• _REQUIRED ACTION_
From the article on Vašek Klouda below, list every city where he won a Footbag World Championship title.

• _EXTRACT_
= Vašek Klouda =

Czech freestyle footbag player (born 1986)

Václav "Vašek" Klouda (born 1986) is a Czech competitive freestyle footbag player. Raised and resident in Prague, in the Czech Republic, Klouda started playing footbag when he was 13. He won his first Footbag World Championship in 2002 in San Francisco, beating the two-time defending champion Ryan Mulroney in the most tightly contested finals ever. He completed a clean sweep by taking first place in the three major freestyle disciplines: 2 Minute Routines, Shred30, and Sick 3. Klouda has since successfully defended his title five times, in Prague in 2003, Montreal in 2004, in Helsinki in 2005, in Frankfurt in 2006, and in Orlando in 2007. He holds the record for most consecutive World Titles (6), as well as total World Titles (7).

In the 2008 IFPA Footbag World Championships, held in Prague, Klouda was beaten by Damian Gielnicki of Poland, ending his bid for a 7th straight world championship.

Bouncing back from 2008, Klouda reclaimed the world title in Berlin, Germany. At the tournament Klouda's first book was launched. The Vašek Klouda Manual: How to Play Footbag is an eBook downloadable from the Czech Footbag Association's homepage.

In Klouda's autobiography he mentions tennis, boxing and tae kwon do. He also talks about his time learning chess and says, "I also had a chance to play against the then world champion Kasparov".

• _DATA EXTRACT_

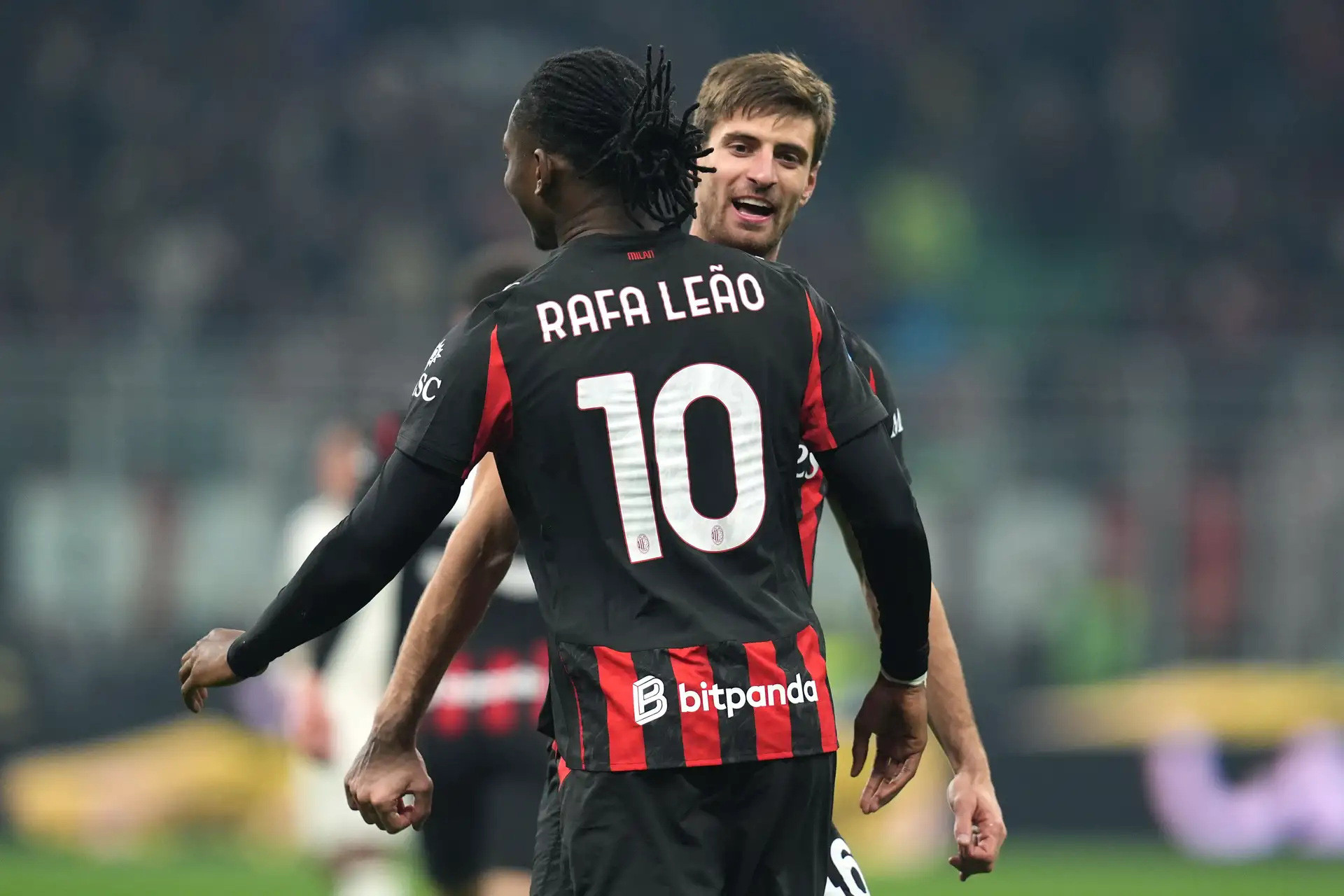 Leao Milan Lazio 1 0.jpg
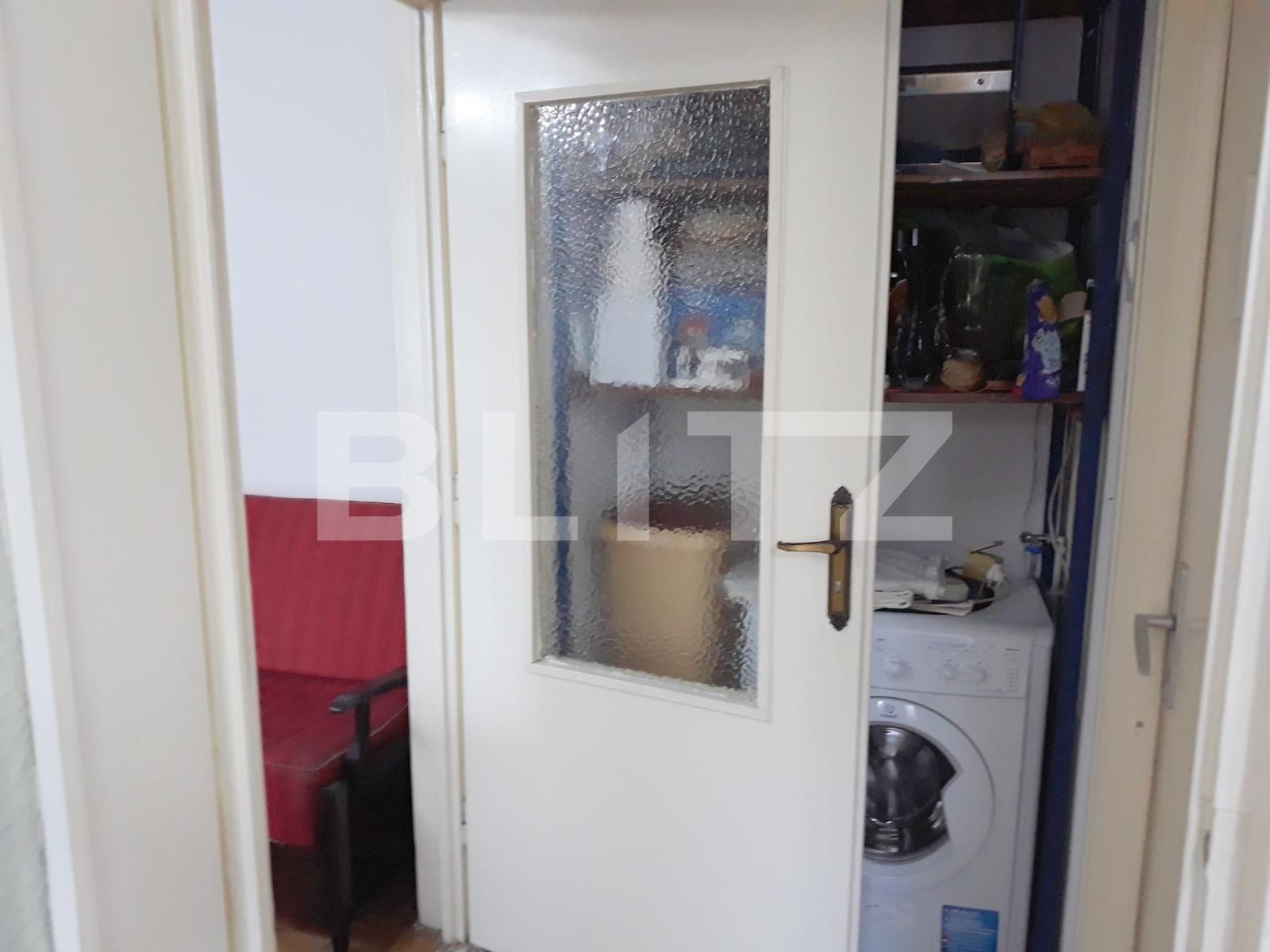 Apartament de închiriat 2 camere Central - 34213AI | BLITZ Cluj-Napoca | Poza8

• _EXERCISE RESPONSE_
San Francisco, Prague, Montreal, Helsinki, Frankfurt, Orlando, Berlin